Studio album by JellyRoll
- Released: March 13, 2020
- Genre: Hip hop
- Length: 40:01
- Label: War Dog; Strange;
- Producer: Casey Jarvis; Christopher Fulton; David Ray; Eric Flemming; ScatteredBrains; Seven; Still Matthews;

JellyRoll chronology
| Whiskey Sessions II (2019) | A Beautiful Disaster (2020) | Self Medicated (2020) |

= A Beautiful Disaster =

A Beautiful Disaster is the sixth solo studio album by American rapper JellyRoll. It was released on March 13, 2020 through Strange Music and It Goes Up. It features guest appearances from Krizz Kaliko, Lil Wyte, Struggle Jennings and Tech N9ne among others. The album debuted at number 97 on the US Billboard 200 in the United States.

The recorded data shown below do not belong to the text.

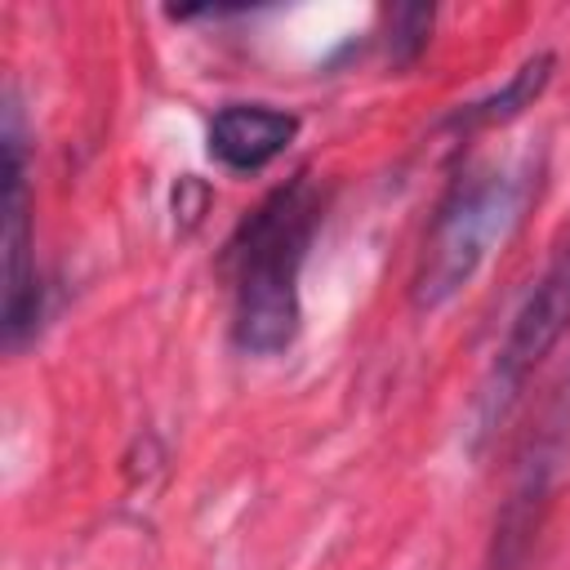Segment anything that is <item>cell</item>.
<instances>
[{
	"label": "cell",
	"instance_id": "277c9868",
	"mask_svg": "<svg viewBox=\"0 0 570 570\" xmlns=\"http://www.w3.org/2000/svg\"><path fill=\"white\" fill-rule=\"evenodd\" d=\"M566 468H570V370L557 379L552 396L543 401L539 423L525 432V441L517 450L512 490H508V503H503L499 525H494L490 570H521L525 566L530 539H534Z\"/></svg>",
	"mask_w": 570,
	"mask_h": 570
},
{
	"label": "cell",
	"instance_id": "3957f363",
	"mask_svg": "<svg viewBox=\"0 0 570 570\" xmlns=\"http://www.w3.org/2000/svg\"><path fill=\"white\" fill-rule=\"evenodd\" d=\"M566 330H570V236L557 249V258L543 267V276L530 285L525 303L508 325V338L476 392V432H494L508 419L525 379L543 365V356H552Z\"/></svg>",
	"mask_w": 570,
	"mask_h": 570
},
{
	"label": "cell",
	"instance_id": "7a4b0ae2",
	"mask_svg": "<svg viewBox=\"0 0 570 570\" xmlns=\"http://www.w3.org/2000/svg\"><path fill=\"white\" fill-rule=\"evenodd\" d=\"M534 191H539V165L530 160L468 169L463 178H454V187L445 191L423 236V249L410 276L414 312H441L445 303H454L476 281L485 258L521 223Z\"/></svg>",
	"mask_w": 570,
	"mask_h": 570
},
{
	"label": "cell",
	"instance_id": "8992f818",
	"mask_svg": "<svg viewBox=\"0 0 570 570\" xmlns=\"http://www.w3.org/2000/svg\"><path fill=\"white\" fill-rule=\"evenodd\" d=\"M298 138V116L272 102H227L209 120V156L232 174H258Z\"/></svg>",
	"mask_w": 570,
	"mask_h": 570
},
{
	"label": "cell",
	"instance_id": "52a82bcc",
	"mask_svg": "<svg viewBox=\"0 0 570 570\" xmlns=\"http://www.w3.org/2000/svg\"><path fill=\"white\" fill-rule=\"evenodd\" d=\"M552 67H557V58H552L548 49L530 53V58H525L508 80H503V89H494V94H485V98L468 102L463 111H454V116H450V125H454V129H463V134H472V129H494V125L517 120L525 107H534V102H539V94H543V89H548V80H552Z\"/></svg>",
	"mask_w": 570,
	"mask_h": 570
},
{
	"label": "cell",
	"instance_id": "5b68a950",
	"mask_svg": "<svg viewBox=\"0 0 570 570\" xmlns=\"http://www.w3.org/2000/svg\"><path fill=\"white\" fill-rule=\"evenodd\" d=\"M0 330L9 347H22L40 325V276H36V236H31V187H27V134L18 94H4V125H0Z\"/></svg>",
	"mask_w": 570,
	"mask_h": 570
},
{
	"label": "cell",
	"instance_id": "6da1fadb",
	"mask_svg": "<svg viewBox=\"0 0 570 570\" xmlns=\"http://www.w3.org/2000/svg\"><path fill=\"white\" fill-rule=\"evenodd\" d=\"M321 223L312 174L281 183L232 236V343L245 356H281L303 325L298 276Z\"/></svg>",
	"mask_w": 570,
	"mask_h": 570
}]
</instances>
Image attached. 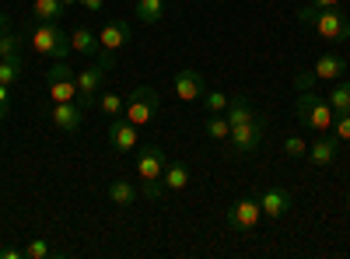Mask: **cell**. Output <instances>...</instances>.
Instances as JSON below:
<instances>
[{
  "instance_id": "obj_22",
  "label": "cell",
  "mask_w": 350,
  "mask_h": 259,
  "mask_svg": "<svg viewBox=\"0 0 350 259\" xmlns=\"http://www.w3.org/2000/svg\"><path fill=\"white\" fill-rule=\"evenodd\" d=\"M49 84V98L53 102H77V81L60 77V81H46Z\"/></svg>"
},
{
  "instance_id": "obj_12",
  "label": "cell",
  "mask_w": 350,
  "mask_h": 259,
  "mask_svg": "<svg viewBox=\"0 0 350 259\" xmlns=\"http://www.w3.org/2000/svg\"><path fill=\"white\" fill-rule=\"evenodd\" d=\"M109 144L120 154H126V151H133L137 144H140V126H133L130 120H123V116H116L112 123H109Z\"/></svg>"
},
{
  "instance_id": "obj_36",
  "label": "cell",
  "mask_w": 350,
  "mask_h": 259,
  "mask_svg": "<svg viewBox=\"0 0 350 259\" xmlns=\"http://www.w3.org/2000/svg\"><path fill=\"white\" fill-rule=\"evenodd\" d=\"M74 4H81V0H64V8H74Z\"/></svg>"
},
{
  "instance_id": "obj_32",
  "label": "cell",
  "mask_w": 350,
  "mask_h": 259,
  "mask_svg": "<svg viewBox=\"0 0 350 259\" xmlns=\"http://www.w3.org/2000/svg\"><path fill=\"white\" fill-rule=\"evenodd\" d=\"M11 116V88L8 84H0V123Z\"/></svg>"
},
{
  "instance_id": "obj_31",
  "label": "cell",
  "mask_w": 350,
  "mask_h": 259,
  "mask_svg": "<svg viewBox=\"0 0 350 259\" xmlns=\"http://www.w3.org/2000/svg\"><path fill=\"white\" fill-rule=\"evenodd\" d=\"M60 77H77V70H74L67 60H56V64L46 70V81H60Z\"/></svg>"
},
{
  "instance_id": "obj_17",
  "label": "cell",
  "mask_w": 350,
  "mask_h": 259,
  "mask_svg": "<svg viewBox=\"0 0 350 259\" xmlns=\"http://www.w3.org/2000/svg\"><path fill=\"white\" fill-rule=\"evenodd\" d=\"M165 193H183L189 186V165L186 161H168L165 165V176H161Z\"/></svg>"
},
{
  "instance_id": "obj_24",
  "label": "cell",
  "mask_w": 350,
  "mask_h": 259,
  "mask_svg": "<svg viewBox=\"0 0 350 259\" xmlns=\"http://www.w3.org/2000/svg\"><path fill=\"white\" fill-rule=\"evenodd\" d=\"M203 133H207L211 140H228L231 137V123H228L224 112H211L207 123H203Z\"/></svg>"
},
{
  "instance_id": "obj_5",
  "label": "cell",
  "mask_w": 350,
  "mask_h": 259,
  "mask_svg": "<svg viewBox=\"0 0 350 259\" xmlns=\"http://www.w3.org/2000/svg\"><path fill=\"white\" fill-rule=\"evenodd\" d=\"M154 116H158V92L151 84H140V88H133L126 95L123 120H130L133 126H148V123H154Z\"/></svg>"
},
{
  "instance_id": "obj_15",
  "label": "cell",
  "mask_w": 350,
  "mask_h": 259,
  "mask_svg": "<svg viewBox=\"0 0 350 259\" xmlns=\"http://www.w3.org/2000/svg\"><path fill=\"white\" fill-rule=\"evenodd\" d=\"M175 95H179L183 102H196V98H203V74L193 70V67L175 70Z\"/></svg>"
},
{
  "instance_id": "obj_10",
  "label": "cell",
  "mask_w": 350,
  "mask_h": 259,
  "mask_svg": "<svg viewBox=\"0 0 350 259\" xmlns=\"http://www.w3.org/2000/svg\"><path fill=\"white\" fill-rule=\"evenodd\" d=\"M77 105L88 112L92 109V102H95V95L102 92V81H105V67L102 64H92V67H84V70H77Z\"/></svg>"
},
{
  "instance_id": "obj_7",
  "label": "cell",
  "mask_w": 350,
  "mask_h": 259,
  "mask_svg": "<svg viewBox=\"0 0 350 259\" xmlns=\"http://www.w3.org/2000/svg\"><path fill=\"white\" fill-rule=\"evenodd\" d=\"M262 137H267V120L252 116V120H245V123L231 126V137H228V140H231V151H235L239 158H252V154L259 151Z\"/></svg>"
},
{
  "instance_id": "obj_30",
  "label": "cell",
  "mask_w": 350,
  "mask_h": 259,
  "mask_svg": "<svg viewBox=\"0 0 350 259\" xmlns=\"http://www.w3.org/2000/svg\"><path fill=\"white\" fill-rule=\"evenodd\" d=\"M228 95L224 92H203V105H207V112H224L228 109Z\"/></svg>"
},
{
  "instance_id": "obj_9",
  "label": "cell",
  "mask_w": 350,
  "mask_h": 259,
  "mask_svg": "<svg viewBox=\"0 0 350 259\" xmlns=\"http://www.w3.org/2000/svg\"><path fill=\"white\" fill-rule=\"evenodd\" d=\"M259 217H262L259 200L245 196V200H239V204H231V210H228V228H231V232H239V235H249V232H256Z\"/></svg>"
},
{
  "instance_id": "obj_6",
  "label": "cell",
  "mask_w": 350,
  "mask_h": 259,
  "mask_svg": "<svg viewBox=\"0 0 350 259\" xmlns=\"http://www.w3.org/2000/svg\"><path fill=\"white\" fill-rule=\"evenodd\" d=\"M130 21H120V18H112V21H105L102 28H98V46H102V53H98V64L109 70V67H116V53H120L126 42H130Z\"/></svg>"
},
{
  "instance_id": "obj_2",
  "label": "cell",
  "mask_w": 350,
  "mask_h": 259,
  "mask_svg": "<svg viewBox=\"0 0 350 259\" xmlns=\"http://www.w3.org/2000/svg\"><path fill=\"white\" fill-rule=\"evenodd\" d=\"M295 14H298V21L312 25L326 42H347L350 39V18L340 8L336 11H326V8H312L308 4V8H298Z\"/></svg>"
},
{
  "instance_id": "obj_38",
  "label": "cell",
  "mask_w": 350,
  "mask_h": 259,
  "mask_svg": "<svg viewBox=\"0 0 350 259\" xmlns=\"http://www.w3.org/2000/svg\"><path fill=\"white\" fill-rule=\"evenodd\" d=\"M347 179H350V168H347Z\"/></svg>"
},
{
  "instance_id": "obj_1",
  "label": "cell",
  "mask_w": 350,
  "mask_h": 259,
  "mask_svg": "<svg viewBox=\"0 0 350 259\" xmlns=\"http://www.w3.org/2000/svg\"><path fill=\"white\" fill-rule=\"evenodd\" d=\"M165 165H168V154L158 148V144H148V148L137 151V158H133V168L140 176V193L148 200H161V193H165V186H161Z\"/></svg>"
},
{
  "instance_id": "obj_27",
  "label": "cell",
  "mask_w": 350,
  "mask_h": 259,
  "mask_svg": "<svg viewBox=\"0 0 350 259\" xmlns=\"http://www.w3.org/2000/svg\"><path fill=\"white\" fill-rule=\"evenodd\" d=\"M53 256H60V249H53L46 238H32L25 245V259H53Z\"/></svg>"
},
{
  "instance_id": "obj_14",
  "label": "cell",
  "mask_w": 350,
  "mask_h": 259,
  "mask_svg": "<svg viewBox=\"0 0 350 259\" xmlns=\"http://www.w3.org/2000/svg\"><path fill=\"white\" fill-rule=\"evenodd\" d=\"M259 207H262V217H270V221H280L291 207V193L284 186H270V189H262L259 196Z\"/></svg>"
},
{
  "instance_id": "obj_34",
  "label": "cell",
  "mask_w": 350,
  "mask_h": 259,
  "mask_svg": "<svg viewBox=\"0 0 350 259\" xmlns=\"http://www.w3.org/2000/svg\"><path fill=\"white\" fill-rule=\"evenodd\" d=\"M81 8L95 14V11H102V8H105V0H81Z\"/></svg>"
},
{
  "instance_id": "obj_28",
  "label": "cell",
  "mask_w": 350,
  "mask_h": 259,
  "mask_svg": "<svg viewBox=\"0 0 350 259\" xmlns=\"http://www.w3.org/2000/svg\"><path fill=\"white\" fill-rule=\"evenodd\" d=\"M284 151H287V158H305L308 140H305V137H298V133H291V137L284 140Z\"/></svg>"
},
{
  "instance_id": "obj_13",
  "label": "cell",
  "mask_w": 350,
  "mask_h": 259,
  "mask_svg": "<svg viewBox=\"0 0 350 259\" xmlns=\"http://www.w3.org/2000/svg\"><path fill=\"white\" fill-rule=\"evenodd\" d=\"M340 148L343 144L329 133V137H319V140H312L308 144V151H305V161L308 165H315V168H326V165H333L336 158H340Z\"/></svg>"
},
{
  "instance_id": "obj_19",
  "label": "cell",
  "mask_w": 350,
  "mask_h": 259,
  "mask_svg": "<svg viewBox=\"0 0 350 259\" xmlns=\"http://www.w3.org/2000/svg\"><path fill=\"white\" fill-rule=\"evenodd\" d=\"M165 4H168V0H137L133 14H137V21H144V25H158V21L165 18Z\"/></svg>"
},
{
  "instance_id": "obj_20",
  "label": "cell",
  "mask_w": 350,
  "mask_h": 259,
  "mask_svg": "<svg viewBox=\"0 0 350 259\" xmlns=\"http://www.w3.org/2000/svg\"><path fill=\"white\" fill-rule=\"evenodd\" d=\"M11 53H21V36L11 28L8 14H0V60L11 56Z\"/></svg>"
},
{
  "instance_id": "obj_25",
  "label": "cell",
  "mask_w": 350,
  "mask_h": 259,
  "mask_svg": "<svg viewBox=\"0 0 350 259\" xmlns=\"http://www.w3.org/2000/svg\"><path fill=\"white\" fill-rule=\"evenodd\" d=\"M123 105H126V98L120 95V92H98V109H102V116H109V120H116V116H123Z\"/></svg>"
},
{
  "instance_id": "obj_3",
  "label": "cell",
  "mask_w": 350,
  "mask_h": 259,
  "mask_svg": "<svg viewBox=\"0 0 350 259\" xmlns=\"http://www.w3.org/2000/svg\"><path fill=\"white\" fill-rule=\"evenodd\" d=\"M28 42H32V49L39 56H49V60H67V56L74 53L70 49V36L64 32L56 21H36V28L28 32Z\"/></svg>"
},
{
  "instance_id": "obj_18",
  "label": "cell",
  "mask_w": 350,
  "mask_h": 259,
  "mask_svg": "<svg viewBox=\"0 0 350 259\" xmlns=\"http://www.w3.org/2000/svg\"><path fill=\"white\" fill-rule=\"evenodd\" d=\"M105 193H109V200H112L116 207H133L137 196H140V189H137L133 182H126V179H112Z\"/></svg>"
},
{
  "instance_id": "obj_26",
  "label": "cell",
  "mask_w": 350,
  "mask_h": 259,
  "mask_svg": "<svg viewBox=\"0 0 350 259\" xmlns=\"http://www.w3.org/2000/svg\"><path fill=\"white\" fill-rule=\"evenodd\" d=\"M326 102H329V109H333V112H350V81H343V77H340V81H336V88L329 92V98H326Z\"/></svg>"
},
{
  "instance_id": "obj_23",
  "label": "cell",
  "mask_w": 350,
  "mask_h": 259,
  "mask_svg": "<svg viewBox=\"0 0 350 259\" xmlns=\"http://www.w3.org/2000/svg\"><path fill=\"white\" fill-rule=\"evenodd\" d=\"M64 11H67V8H64V0H32V14H36V21H60Z\"/></svg>"
},
{
  "instance_id": "obj_35",
  "label": "cell",
  "mask_w": 350,
  "mask_h": 259,
  "mask_svg": "<svg viewBox=\"0 0 350 259\" xmlns=\"http://www.w3.org/2000/svg\"><path fill=\"white\" fill-rule=\"evenodd\" d=\"M312 8H326V11H336L340 0H312Z\"/></svg>"
},
{
  "instance_id": "obj_4",
  "label": "cell",
  "mask_w": 350,
  "mask_h": 259,
  "mask_svg": "<svg viewBox=\"0 0 350 259\" xmlns=\"http://www.w3.org/2000/svg\"><path fill=\"white\" fill-rule=\"evenodd\" d=\"M295 116H298V123H301V126H308V130H315V133H329V130H333V116H336V112L329 109V102H326V98H319V95H312V92L305 88V92H298Z\"/></svg>"
},
{
  "instance_id": "obj_33",
  "label": "cell",
  "mask_w": 350,
  "mask_h": 259,
  "mask_svg": "<svg viewBox=\"0 0 350 259\" xmlns=\"http://www.w3.org/2000/svg\"><path fill=\"white\" fill-rule=\"evenodd\" d=\"M0 259H25V249H11V245H0Z\"/></svg>"
},
{
  "instance_id": "obj_8",
  "label": "cell",
  "mask_w": 350,
  "mask_h": 259,
  "mask_svg": "<svg viewBox=\"0 0 350 259\" xmlns=\"http://www.w3.org/2000/svg\"><path fill=\"white\" fill-rule=\"evenodd\" d=\"M343 70H347V60H343V56H340V53H326V56H319V60H315L312 70H305V74L295 77V88L305 92V88H312L315 81H340Z\"/></svg>"
},
{
  "instance_id": "obj_21",
  "label": "cell",
  "mask_w": 350,
  "mask_h": 259,
  "mask_svg": "<svg viewBox=\"0 0 350 259\" xmlns=\"http://www.w3.org/2000/svg\"><path fill=\"white\" fill-rule=\"evenodd\" d=\"M21 74H25V60H21V53H11V56H4L0 60V84H18L21 81Z\"/></svg>"
},
{
  "instance_id": "obj_29",
  "label": "cell",
  "mask_w": 350,
  "mask_h": 259,
  "mask_svg": "<svg viewBox=\"0 0 350 259\" xmlns=\"http://www.w3.org/2000/svg\"><path fill=\"white\" fill-rule=\"evenodd\" d=\"M333 137L340 144L350 140V112H336V116H333Z\"/></svg>"
},
{
  "instance_id": "obj_11",
  "label": "cell",
  "mask_w": 350,
  "mask_h": 259,
  "mask_svg": "<svg viewBox=\"0 0 350 259\" xmlns=\"http://www.w3.org/2000/svg\"><path fill=\"white\" fill-rule=\"evenodd\" d=\"M49 123H53L56 130H64V133H77L81 123H84V109H81L77 102H53Z\"/></svg>"
},
{
  "instance_id": "obj_37",
  "label": "cell",
  "mask_w": 350,
  "mask_h": 259,
  "mask_svg": "<svg viewBox=\"0 0 350 259\" xmlns=\"http://www.w3.org/2000/svg\"><path fill=\"white\" fill-rule=\"evenodd\" d=\"M347 204H350V193H347Z\"/></svg>"
},
{
  "instance_id": "obj_16",
  "label": "cell",
  "mask_w": 350,
  "mask_h": 259,
  "mask_svg": "<svg viewBox=\"0 0 350 259\" xmlns=\"http://www.w3.org/2000/svg\"><path fill=\"white\" fill-rule=\"evenodd\" d=\"M70 49L74 53H81V56H88V60H98V53H102V46H98V32H92L88 25H81V28H74L70 32Z\"/></svg>"
}]
</instances>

Four music videos were released for the songs "Creature" with Tech N9ne and Krizz Kaliko, "I Need You", "Nothing Left at All" and "Tears Could Talk" with Bailee Ann.

Professional ratings
Review scores
| Source | Rating |
| AllMusic | Star |

==Track listing==

A Beautiful Disaster track listing
| No. | Title | Writer(s) | Length |
|---|---|---|---|
| 1. | "The Bottom" | Jason DeFord; Jack R. Fowler; Matthew Wallace; Stuart Stapleton; | 2:37 |
| 2. | "I Need You" | J. DeFord; Fowler; Wallace; Stapleton; | 2:52 |
| 3. | "Nothing Left at All" | J. DeFord; David R. Stevens; | 3:24 |
| 4. | "Suicide" | J. DeFord; Casey Jarvis; Christopher Fulton; Michael Summers; | 3:43 |
| 5. | "Bottle and Mary Jane" | J. DeFord; Wallace; Stapleton; | 2:52 |
| 6. | "Creature" (featuring Tech N9ne and Krizz Kaliko) | J. DeFord; Aaron D. Yates; Samuel Watson; Jarvis; Fulton; Summers; | 4:00 |
| 7. | "Tears Could Talk" (featuring Bailee Ann) | J. DeFord; Bailee Ann DeFord; Vaughn Freitag; | 3:35 |
| 8. | "Staring at a Stranger" (featuring Struggle Jennings) | J. DeFord; William Harness; Freitag; | 2:48 |
| 9. | "Love Me" (featuring Brianna Harness) | J. DeFord; W. Harness; Brianna Harness; Freitag; | 3:36 |
| 10. | "Jesus and Rock and Roll" (featuring Lil Wyte) | J. DeFord; Patrick Lanshaw; Stevens; Fowler; Wallace; | 3:34 |
| 11. | "Life" (featuring Brix) | J. DeFord; Jerrico R. Moore; Robert Glover; Wallace; Stapleton; | 4:14 |
| 12. | "Pill Talking" | J. DeFord; Jarvis; Fulton; Summers; | 2:46 |
| Total length: |  |  | 40:01 |

==Charts==

Chart performance for A Beautiful Disaster
| Chart (2020) | Peak position |
|---|---|
| US Billboard 200 | 97 |
| US Independent Albums (Billboard) | 9 |

== Certifications ==

| Region | Certification | Certified units/sales |
| United States (RIAA) | Gold | 500,000^{‡} |
^{‡} Sales+streaming figures based on certification alone.